Kan, Amy T. (Rice University) | Dai, Joey (Zhaoyi) (Rice University) | Deng, Guannan (Rice University) | Harouaka, Khadouja (Rice University) | Lu, Yi-Tseng (Rice University) | Wang, Xin (Rice University) | Zhao, Yue (Rice University) | Tomson, Mason B. (Rice University)

OnePetro 

Summary

Numerous saturation indices and computer algorithms have been developed to determine whether, when, and where scale will form. However, scale prediction can still be challenging because the predictions from different models often differ significantly at extreme conditions. Furthermore, there is a great need to accurately interpret the partitioning of water (H2O), carbon dioxide (CO2), and hydrogen sulfide (H2S) between different phases, as well as the speciations of CO2 and H2S. This paper summarizes current developments in the equation-of-state (EOS) and Pitzer models to accurately model the partitioning of H2O, CO2, and H2S in hydrocarbon/aqueous phases and the aqueous ion activities at ultrahigh-temperature, ultrahigh-pressure, and mixed-electrolytes conditions. The equations derived from the Pitzer ion-interaction theory have been parameterized by regression of more than 10,000 experimental data from publications over the last 170-plus years using a genetic algorithm on the supercomputer DAVinCI at Rice University.

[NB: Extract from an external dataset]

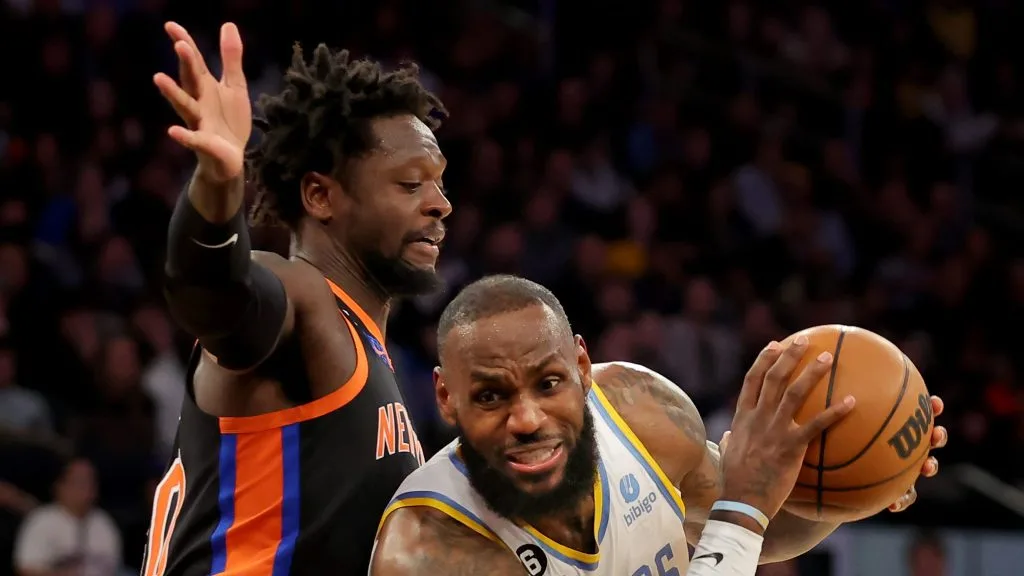 NBA fans on Twitter react to Lakers’ win over the Knicks in NYC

With this new model, the 95% confidence intervals of the estimation errors for solution density are within 4×10–4 g/cm3. The solubility predictions of CO2 and H2S are accurate to within 4%. The saturation-index (SI) mean values for calcite (CaCO3), barite (BaSO4), gypsum (CaSO4·2H2O), anhydrite (CaSO4), and celestite (SrSO4) are accurate to within ±0.1—and for halite the values are within ±0.01—most of which are within experimental uncertainties. This model accurately defines the pH value of the production tubing at various temperature and pressure regimes and the risk of H2S exposure and corrosion. Furthermore, our model is able to predict the density of soluble chloride and sulfate SO2–4 salt solutions within ±0.1% relative error. The ability to accurately predict the density of a given solution at temperature and pressure allows one to deduce when freshwater breakthrough will occur. In addition, accurate predictions can only be reliable with accurate data input. The need to improve the accuracy of scale prediction with quality data will also be discussed.